• **Written problem 1**: In the article below about the Clippers, what injury did Blake Griffin suffer in the Christmas day game against the Los Angeles Lakers?

• **Text segment**:
* begin *

With Blake Griffin sidelined, the Clippers’ role players are picking up the slack and keeping the team on track.

Jesse Blancarte



The Los Angeles Clippers have failed to meet expectations so far this season. Despite putting together an impressive offseason where the team added notable players like Paul Pierce, Josh Smith, Lance Stephenson, Wesley Johnson and re-signed DeAndre Jordan, the Clippers have struggled with chemistry, rotations, health, consistency and a lack of production from its second-unit among other things.

The bright spot for the Clippers so far this season has been the play of Blake Griffin. Unfortunately, Griffin partially tore his left quadricep tendon in the Clippers’ Christmas day game against the Los Angeles Lakers, which will likely sideline him through the first few weeks of January. On the season, Griffin is averaging 23.2 points, 8.7 rebounds and five assists per game.

The Clippers were 16-13 entering their game against the Lakers, and were coming off a three-game losing streak. Doc Rivers was struggling to find effective rotations and any sort of consistency from his bench. The loss of Griffin seemed to be a sign that the team’s struggles would continue into the new year, but surprisingly the team has found consistent production from its role players and are now riding a season-high five-game winning streak. In fact, with their win over the New Orleans Pelicans, the Clippers capped off the franchise’s first ever 5-0 road trip.

So how have the Clippers managed to put together their best stretch of the season without arguably their best player?

There is no single explanation, but one major aspect of the Clippers’ recent success has been the stellar play of J.J. Redick, who was on fire during the month of December. As Rowan Kavner of recently pointed out, Redick has hit three or more three-pointers in 10 of his last 11 games and the Clippers are now 8-0 this season when he scores 20 points or more. Additionally, over his last five games, Redick is averaging 19.6 points per game on 55 percent shooting from the field and 56.3 percent from beyond the arc (18-of-32). For the season, Redick is second in three-point percentage (48.3 percent) among all players that shoot 1.5 or more three-pointers per game.

Redick dealt with a few injuries earlier in the season, but he seems to be past that now and has found his rhythm.

“I got off to a really slow start last year and then that first month this year, I felt like I was playing well and then I had kind of a three-week stretch where I was out a week, played a week, out a week,” Redick told Broderick Turner of the Los Angeles Times. “It was like stop and go, and it sometimes frustrates you as a scorer and a shooter when you get out of rhythm.

“I feel like I’ve played pretty well this whole month. The rhythm is there, for sure.”

Redick has been somewhat of a barometer for the Clippers’ success over the last few seasons. When he is on his game and is scoring effectively within the flow of the team’s offense, the Clippers have been an elite offensive team. When Redick is out with an injury or is in a slump, the Clippers tend to get stagnant. Though Redick can’t make up for the loss of Griffin on his own, his increased production on offense has helped the Clippers get by without their star power forward.

In addition, Paul Pierce has come to life for the Clippers recently. The 38-year-old forward was acquired during the offseason to add a veteran player that could knock down big shots and be a steadying presence for the team. Unfortunately, up until very recently, Pierce had been an utter disappointment for the Clippers.

* end *

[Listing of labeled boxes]

* begin *

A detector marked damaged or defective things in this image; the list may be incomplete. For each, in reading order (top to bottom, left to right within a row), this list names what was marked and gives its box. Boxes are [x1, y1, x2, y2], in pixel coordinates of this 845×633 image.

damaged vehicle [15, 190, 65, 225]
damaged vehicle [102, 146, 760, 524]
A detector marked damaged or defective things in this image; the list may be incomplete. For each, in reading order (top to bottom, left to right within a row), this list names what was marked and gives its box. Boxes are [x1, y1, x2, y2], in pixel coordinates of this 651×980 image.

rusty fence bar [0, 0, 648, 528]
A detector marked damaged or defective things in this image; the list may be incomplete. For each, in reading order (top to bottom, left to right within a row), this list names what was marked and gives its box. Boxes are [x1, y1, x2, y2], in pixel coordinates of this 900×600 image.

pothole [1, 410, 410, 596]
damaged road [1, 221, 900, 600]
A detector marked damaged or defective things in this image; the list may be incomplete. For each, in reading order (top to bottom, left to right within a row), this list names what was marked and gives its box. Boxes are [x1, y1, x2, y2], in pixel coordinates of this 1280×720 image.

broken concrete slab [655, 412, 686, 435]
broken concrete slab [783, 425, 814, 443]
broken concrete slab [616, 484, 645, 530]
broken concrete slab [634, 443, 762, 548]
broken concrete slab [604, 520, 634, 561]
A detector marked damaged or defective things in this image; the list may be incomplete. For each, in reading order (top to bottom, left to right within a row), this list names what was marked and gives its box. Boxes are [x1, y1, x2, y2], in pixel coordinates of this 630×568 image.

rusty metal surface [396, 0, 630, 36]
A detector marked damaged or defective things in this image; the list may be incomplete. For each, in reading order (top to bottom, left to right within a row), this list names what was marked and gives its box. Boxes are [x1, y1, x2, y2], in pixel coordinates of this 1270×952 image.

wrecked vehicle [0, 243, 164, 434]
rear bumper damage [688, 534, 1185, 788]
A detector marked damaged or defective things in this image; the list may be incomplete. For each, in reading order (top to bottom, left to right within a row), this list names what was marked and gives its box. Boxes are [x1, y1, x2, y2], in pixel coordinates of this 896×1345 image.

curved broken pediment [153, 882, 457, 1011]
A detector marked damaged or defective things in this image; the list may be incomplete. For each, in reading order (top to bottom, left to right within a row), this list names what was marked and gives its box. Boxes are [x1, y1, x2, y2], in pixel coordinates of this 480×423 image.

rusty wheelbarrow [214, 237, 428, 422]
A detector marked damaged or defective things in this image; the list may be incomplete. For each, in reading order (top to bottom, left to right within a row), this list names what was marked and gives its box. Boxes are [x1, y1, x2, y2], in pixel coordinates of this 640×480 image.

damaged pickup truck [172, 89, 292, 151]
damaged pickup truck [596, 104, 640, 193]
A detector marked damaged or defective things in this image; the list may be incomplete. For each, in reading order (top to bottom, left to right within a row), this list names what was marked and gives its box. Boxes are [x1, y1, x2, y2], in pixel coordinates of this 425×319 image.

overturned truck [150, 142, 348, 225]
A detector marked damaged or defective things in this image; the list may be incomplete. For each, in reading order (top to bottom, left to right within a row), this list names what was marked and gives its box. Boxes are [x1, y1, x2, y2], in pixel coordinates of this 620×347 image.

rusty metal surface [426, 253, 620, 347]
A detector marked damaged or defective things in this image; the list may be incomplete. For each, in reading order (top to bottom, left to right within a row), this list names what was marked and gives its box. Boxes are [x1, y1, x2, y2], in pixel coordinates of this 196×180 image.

* end *

• **Written problem 2**: Rewrite the listing from its first line through the line containing "rusty metal surface [396, 0, 630, 36]", substituting "classifier" for every "detector" and leaving everything else unchanged. Return only those lines.

• **Expected output 1**: He partially tore his left quadricep tendon.

• **Expected output 2**:
A classifier marked damaged or defective things in this image; the list may be incomplete. For each, in reading order (top to bottom, left to right within a row), this list names what was marked and gives its box. Boxes are [x1, y1, x2, y2], in pixel coordinates of this 845×633 image.

damaged vehicle [15, 190, 65, 225]
damaged vehicle [102, 146, 760, 524]
A classifier marked damaged or defective things in this image; the list may be incomplete. For each, in reading order (top to bottom, left to right within a row), this list names what was marked and gives its box. Boxes are [x1, y1, x2, y2], in pixel coordinates of this 651×980 image.

rusty fence bar [0, 0, 648, 528]
A classifier marked damaged or defective things in this image; the list may be incomplete. For each, in reading order (top to bottom, left to right within a row), this list names what was marked and gives its box. Boxes are [x1, y1, x2, y2], in pixel coordinates of this 900×600 image.

pothole [1, 410, 410, 596]
damaged road [1, 221, 900, 600]
A classifier marked damaged or defective things in this image; the list may be incomplete. For each, in reading order (top to bottom, left to right within a row), this list names what was marked and gives its box. Boxes are [x1, y1, x2, y2], in pixel coordinates of this 1280×720 image.

broken concrete slab [655, 412, 686, 435]
broken concrete slab [783, 425, 814, 443]
broken concrete slab [616, 484, 645, 530]
broken concrete slab [634, 443, 762, 548]
broken concrete slab [604, 520, 634, 561]
A classifier marked damaged or defective things in this image; the list may be incomplete. For each, in reading order (top to bottom, left to right within a row), this list names what was marked and gives its box. Boxes are [x1, y1, x2, y2], in pixel coordinates of this 630×568 image.

rusty metal surface [396, 0, 630, 36]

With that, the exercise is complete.